Title: RE: Something like this?
Post by: socrateaser on Jan 13, 2005, 10:22:10 AM
I think you're making this way to complex, and the judge has demonstrated that unless things are presented in a manner so straightforward that he can follow it instantly, that he will blow you off.

When is your 10 days up? I need to think about this a little.
Title: RE: Something like this?
Post by: DecentDad on Jan 13, 2005, 10:39:44 AM
Because I was #29 on a docket of 32, I got to watch judge for half a day yesterday.  I'd agree with your assessment that he makes fast decisions, including a blow off... he doesn't appear peeved like other judges I've seen.  He just rules fast.

Yesterday, he denied things right and left and referred half the folks to try to settle in conciliation before returning.  He changed custody in a 10 minute hearing without an expert witness (i.e., mom argued that son is failing two classes, that dad obviously can't help him, so mom wanted change in custody back to her; dad said that son has a tutor, that he's doing his best; and judge agreed with mom that she can probably do better).

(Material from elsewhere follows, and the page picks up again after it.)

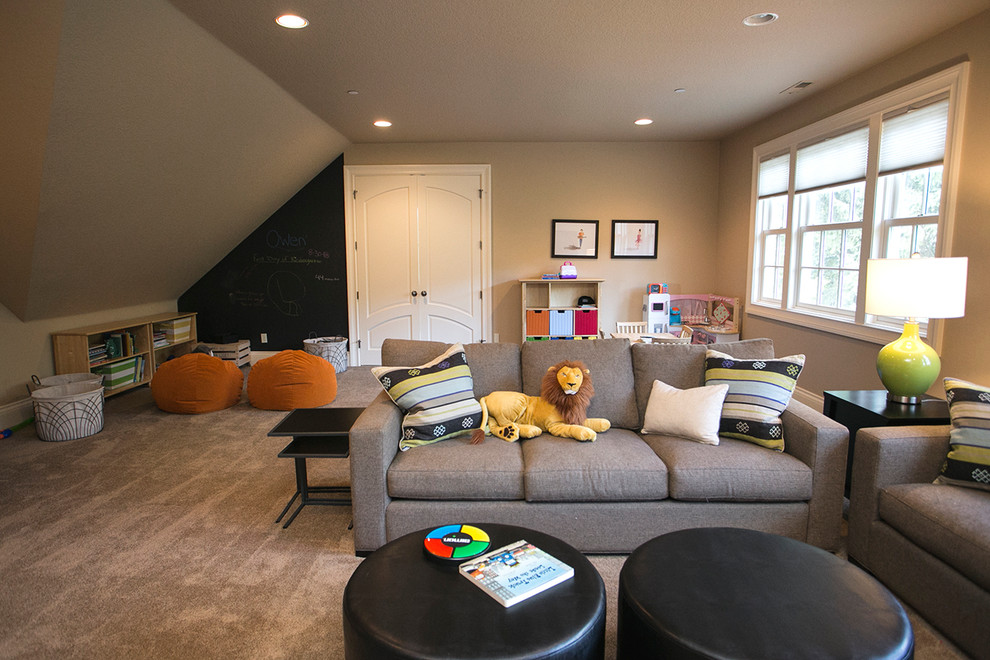 Inspiration for an expansive classic playroom in Portland.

In hallway, attorneys joked about how badly they'll likely get screwed by him that day, or war stories about him.  I didn't observe this about my prior judge, who resigned in 2004.

I previously looked up that of the dozen or so appeals stemming from his ruling, he was affirmed in all but one, and that one was a minor correction to consider something before ruling again.

I don't have much history with this judge, which means I have yet to try his patience to have him predisposed against me.

This all happened yesterday, so my ten days are Jan 22.

Thanks,
DD
Title: Oh, and about the original motion filed to vacate judgment
Post by: DecentDad on Jan 13, 2005, 10:48:18 AM
When I had discussed it by phone with my attorney (following the 663 online thread you and I had), we seemed to have agreement that we'd seek the judgment to be vacated in part, only for the issues of child support and childcare.

However, he filed a motion to vacate it entirely and replace it with my own proposed judgment (which would have corrected less objectionable things too).

So, I don't know if my motion to reconsider can take a more reasonable approach to ask the court to specifically vacate the child support and child care clauses and allow previously existing orders on those matters to stand.  Perhaps take that 663 component and hammer that "in part" is also at the court's discretion?

DD
Title: Or a different approach altogether?
Post by: DecentDad on Jan 13, 2005, 12:15:05 PM
Hi, sorry, I know I'm stacking up a few notes.

What if I filed something like a "Request for Statement of Decision/Clarification of Basis to Deviate from Guideline and Award Childcare"

Then outline what happened... showing that there was no stipulation for this CS amount, that biomom doesn't work (hence no childcare).

Would court, on its own motion, then have discretion to vacate the judgment on those issues alone, deferring to the existing 2002 orders?